> Document excerpt

* * * * * * * * *

As always with my ramblings, I am taking this story and seeing how I can apply it to my own life through Christ's example. His Blood wasn't a donation - if was a gift, a free gift. And he went willingly and put up with a lot more than a needle prick. If you hear advertisements for blood centers, you'll often hear how there is a blood shortage as well and so donors are needed more than ever. But with Jesus, there is no shortage of his mercy and grace - which we so desperately need - and are provided through the blood he shed. Just like people willingly line up to donate a pint of their blood for our troops, Jesus willingly went to the cross to offer up his life for us, so that we could gain eternal life through him.

Tuesday, August 7, 2012

Take Every Thought Captive

Have I mentioned I hate tests?? I don't mind them so much mid semester, but as the end of the semester sets in I really start to dread them. It gets so bad that I keep myself awake at night just thinking about all the studying I have to do. The last two nights have been anything but restful sleep. It is now affecting me dreadfully today. When my alarms went off, I mentally called out. But Here I am at my desk. And I cannot motivate myself to do any homework. That sad thing is, I know I am capable of doing well on these tests. But I can't get myself motivated. So last night, I was tossing and turning. I couldn't sleep. I even went to bed at 9PM. But 11:30 I was still up.
Sometimes when this happens, I fight through it and make myself relax. Other times I will turn on the light, pull out my bible and go over some verses I have written down. Here's one of them:

Hebrews 4:15-16
New International Version (NIV)

* * * * * * * * *

> Information supplied

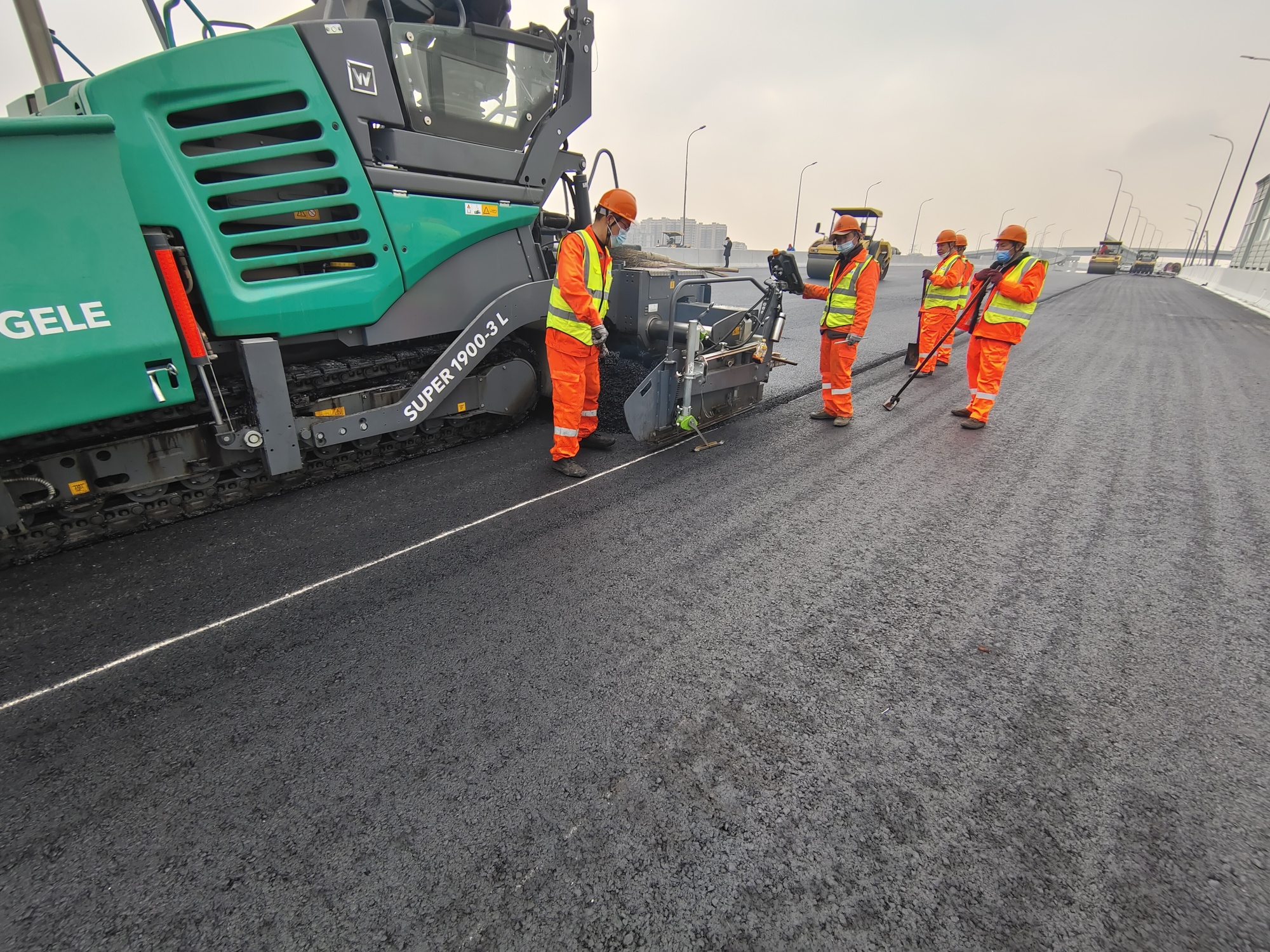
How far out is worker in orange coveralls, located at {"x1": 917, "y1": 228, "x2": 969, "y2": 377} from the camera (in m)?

* * * * * * * * *

> Task prompt
Reproduce the whole blog excerpt above word for word, from its first sentence through its last line.

> Exercise solution
As always with my ramblings, I am taking this story and seeing how I can apply it to my own life through Christ's example. His Blood wasn't a donation - if was a gift, a free gift. And he went willingly and put up with a lot more than a needle prick. If you hear advertisements for blood centers, you'll often hear how there is a blood shortage as well and so donors are needed more than ever. But with Jesus, there is no shortage of his mercy and grace - which we so desperately need - and are provided through the blood he shed. Just like people willingly line up to donate a pint of their blood for our troops, Jesus willingly went to the cross to offer up his life for us, so that we could gain eternal life through him.

Tuesday, August 7, 2012

Take Every Thought Captive

Have I mentioned I hate tests?? I don't mind them so much mid semester, but as the end of the semester sets in I really start to dread them. It gets so bad that I keep myself awake at night just thinking about all the studying I have to do. The last two nights have been anything but restful sleep. It is now affecting me dreadfully today. When my alarms went off, I mentally called out. But Here I am at my desk. And I cannot motivate myself to do any homework. That sad thing is, I know I am capable of doing well on these tests. But I can't get myself motivated. So last night, I was tossing and turning. I couldn't sleep. I even went to bed at 9PM. But 11:30 I was still up.
Sometimes when this happens, I fight through it and make myself relax. Other times I will turn on the light, pull out my bible and go over some verses I have written down. Here's one of them:

Hebrews 4:15-16
New International Version (NIV)